PROBLEM STATEMENT. Go through the records and extract every line with the word "strap".

Transcribed page contents:
-=-=-=-=-

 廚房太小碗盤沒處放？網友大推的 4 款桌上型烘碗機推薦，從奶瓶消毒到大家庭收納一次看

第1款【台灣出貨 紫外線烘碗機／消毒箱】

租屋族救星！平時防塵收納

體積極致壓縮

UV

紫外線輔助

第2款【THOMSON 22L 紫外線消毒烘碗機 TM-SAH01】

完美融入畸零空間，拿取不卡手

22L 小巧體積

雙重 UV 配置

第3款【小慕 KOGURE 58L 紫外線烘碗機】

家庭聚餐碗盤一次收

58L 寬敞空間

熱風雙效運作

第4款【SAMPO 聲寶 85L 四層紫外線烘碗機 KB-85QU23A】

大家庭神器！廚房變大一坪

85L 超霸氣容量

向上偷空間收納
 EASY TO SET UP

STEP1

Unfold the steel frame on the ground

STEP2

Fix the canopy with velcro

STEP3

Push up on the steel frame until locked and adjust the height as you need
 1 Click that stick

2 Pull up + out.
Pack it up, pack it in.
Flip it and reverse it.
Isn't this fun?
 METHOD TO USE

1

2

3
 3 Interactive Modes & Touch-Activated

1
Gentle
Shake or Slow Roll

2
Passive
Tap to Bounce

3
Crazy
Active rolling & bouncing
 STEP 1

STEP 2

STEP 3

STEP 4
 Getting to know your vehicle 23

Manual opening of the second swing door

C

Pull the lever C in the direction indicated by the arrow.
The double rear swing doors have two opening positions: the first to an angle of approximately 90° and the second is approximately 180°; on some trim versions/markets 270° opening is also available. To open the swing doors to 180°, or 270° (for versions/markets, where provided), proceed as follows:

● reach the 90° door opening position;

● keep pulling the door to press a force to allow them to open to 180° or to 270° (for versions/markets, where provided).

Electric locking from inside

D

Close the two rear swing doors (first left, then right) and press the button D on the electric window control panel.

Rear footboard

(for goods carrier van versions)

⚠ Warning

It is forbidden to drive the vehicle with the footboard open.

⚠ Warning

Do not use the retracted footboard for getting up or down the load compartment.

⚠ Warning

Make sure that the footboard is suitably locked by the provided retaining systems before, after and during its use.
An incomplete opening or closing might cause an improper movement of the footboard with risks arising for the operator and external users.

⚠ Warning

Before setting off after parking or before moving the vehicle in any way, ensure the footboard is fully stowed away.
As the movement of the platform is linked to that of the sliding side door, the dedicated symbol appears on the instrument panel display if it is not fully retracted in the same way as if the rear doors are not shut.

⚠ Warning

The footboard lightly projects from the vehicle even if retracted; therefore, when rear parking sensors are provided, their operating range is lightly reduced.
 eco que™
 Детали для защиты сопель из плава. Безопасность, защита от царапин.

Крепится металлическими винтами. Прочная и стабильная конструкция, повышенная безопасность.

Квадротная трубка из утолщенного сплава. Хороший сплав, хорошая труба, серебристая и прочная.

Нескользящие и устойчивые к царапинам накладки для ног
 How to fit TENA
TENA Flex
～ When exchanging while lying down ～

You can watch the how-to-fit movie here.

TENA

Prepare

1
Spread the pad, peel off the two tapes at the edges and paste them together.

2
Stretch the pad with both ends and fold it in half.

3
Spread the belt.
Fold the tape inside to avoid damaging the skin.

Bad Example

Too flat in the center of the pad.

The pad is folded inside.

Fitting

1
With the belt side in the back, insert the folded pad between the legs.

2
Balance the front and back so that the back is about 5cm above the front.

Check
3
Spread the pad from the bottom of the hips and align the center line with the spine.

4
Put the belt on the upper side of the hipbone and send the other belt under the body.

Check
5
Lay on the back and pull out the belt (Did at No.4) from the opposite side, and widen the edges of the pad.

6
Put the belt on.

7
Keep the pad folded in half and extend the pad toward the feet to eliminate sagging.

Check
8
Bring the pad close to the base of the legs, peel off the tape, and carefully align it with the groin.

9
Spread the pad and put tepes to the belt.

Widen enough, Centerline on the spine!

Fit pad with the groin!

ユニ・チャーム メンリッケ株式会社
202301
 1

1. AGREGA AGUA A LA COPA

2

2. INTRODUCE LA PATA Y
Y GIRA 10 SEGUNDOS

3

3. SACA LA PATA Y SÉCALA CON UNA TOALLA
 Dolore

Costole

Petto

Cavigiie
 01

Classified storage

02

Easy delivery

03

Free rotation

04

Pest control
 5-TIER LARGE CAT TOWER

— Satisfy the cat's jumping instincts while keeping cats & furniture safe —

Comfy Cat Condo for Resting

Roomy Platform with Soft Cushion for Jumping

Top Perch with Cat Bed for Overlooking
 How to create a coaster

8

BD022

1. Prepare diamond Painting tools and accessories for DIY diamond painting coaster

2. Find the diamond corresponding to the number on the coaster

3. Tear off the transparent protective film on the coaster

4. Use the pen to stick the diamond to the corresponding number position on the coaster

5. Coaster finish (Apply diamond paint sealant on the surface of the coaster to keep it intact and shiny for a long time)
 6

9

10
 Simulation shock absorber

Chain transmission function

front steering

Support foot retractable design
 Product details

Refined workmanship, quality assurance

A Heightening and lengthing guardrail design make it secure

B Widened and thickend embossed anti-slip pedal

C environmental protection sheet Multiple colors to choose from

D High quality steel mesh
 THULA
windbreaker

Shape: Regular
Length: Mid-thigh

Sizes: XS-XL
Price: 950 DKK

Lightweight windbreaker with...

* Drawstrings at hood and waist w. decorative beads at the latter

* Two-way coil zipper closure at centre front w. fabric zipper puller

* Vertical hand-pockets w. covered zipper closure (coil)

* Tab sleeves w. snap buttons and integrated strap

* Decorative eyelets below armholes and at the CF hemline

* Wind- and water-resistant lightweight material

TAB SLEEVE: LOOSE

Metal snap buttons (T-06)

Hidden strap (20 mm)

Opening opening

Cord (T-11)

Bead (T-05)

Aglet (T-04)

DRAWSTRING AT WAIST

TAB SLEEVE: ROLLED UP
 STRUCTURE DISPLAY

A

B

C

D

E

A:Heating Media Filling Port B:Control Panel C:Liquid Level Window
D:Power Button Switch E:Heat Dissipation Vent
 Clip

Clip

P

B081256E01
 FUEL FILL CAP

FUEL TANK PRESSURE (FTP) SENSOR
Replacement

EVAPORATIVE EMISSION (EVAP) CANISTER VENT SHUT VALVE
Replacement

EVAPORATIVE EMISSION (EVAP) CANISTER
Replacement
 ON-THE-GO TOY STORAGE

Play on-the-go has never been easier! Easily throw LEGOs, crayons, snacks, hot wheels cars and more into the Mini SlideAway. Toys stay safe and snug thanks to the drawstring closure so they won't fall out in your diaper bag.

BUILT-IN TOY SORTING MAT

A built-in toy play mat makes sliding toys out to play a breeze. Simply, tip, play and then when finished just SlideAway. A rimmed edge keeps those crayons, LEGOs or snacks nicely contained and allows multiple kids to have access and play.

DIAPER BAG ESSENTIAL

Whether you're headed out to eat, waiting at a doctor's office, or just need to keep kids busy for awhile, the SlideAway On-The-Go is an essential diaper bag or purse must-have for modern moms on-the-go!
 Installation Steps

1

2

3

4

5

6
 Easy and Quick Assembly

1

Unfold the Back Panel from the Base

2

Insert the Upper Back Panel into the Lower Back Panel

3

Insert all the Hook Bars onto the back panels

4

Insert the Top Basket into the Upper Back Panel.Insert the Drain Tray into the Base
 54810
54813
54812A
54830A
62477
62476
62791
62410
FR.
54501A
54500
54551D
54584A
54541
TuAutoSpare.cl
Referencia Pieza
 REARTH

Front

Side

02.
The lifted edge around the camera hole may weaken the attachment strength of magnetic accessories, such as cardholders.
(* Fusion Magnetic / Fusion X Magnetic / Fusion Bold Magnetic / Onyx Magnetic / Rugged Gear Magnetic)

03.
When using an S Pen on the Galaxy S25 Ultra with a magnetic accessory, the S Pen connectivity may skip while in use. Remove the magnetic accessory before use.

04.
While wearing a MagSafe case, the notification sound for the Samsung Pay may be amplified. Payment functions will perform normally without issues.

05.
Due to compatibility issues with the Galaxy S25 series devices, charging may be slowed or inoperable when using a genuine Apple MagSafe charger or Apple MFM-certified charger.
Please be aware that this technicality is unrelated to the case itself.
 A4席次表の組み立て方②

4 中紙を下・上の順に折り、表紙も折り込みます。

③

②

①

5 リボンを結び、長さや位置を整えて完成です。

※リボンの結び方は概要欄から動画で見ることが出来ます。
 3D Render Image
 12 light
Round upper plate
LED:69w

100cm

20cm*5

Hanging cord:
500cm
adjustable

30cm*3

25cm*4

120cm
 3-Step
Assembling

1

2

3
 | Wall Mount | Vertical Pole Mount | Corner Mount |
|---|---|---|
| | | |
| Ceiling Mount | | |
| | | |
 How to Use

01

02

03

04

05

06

-=-=-=-=-

ANSWER TO THE EXERCISE.
* Tab sleeves w. snap buttons and integrated strap
Hidden strap (20 mm)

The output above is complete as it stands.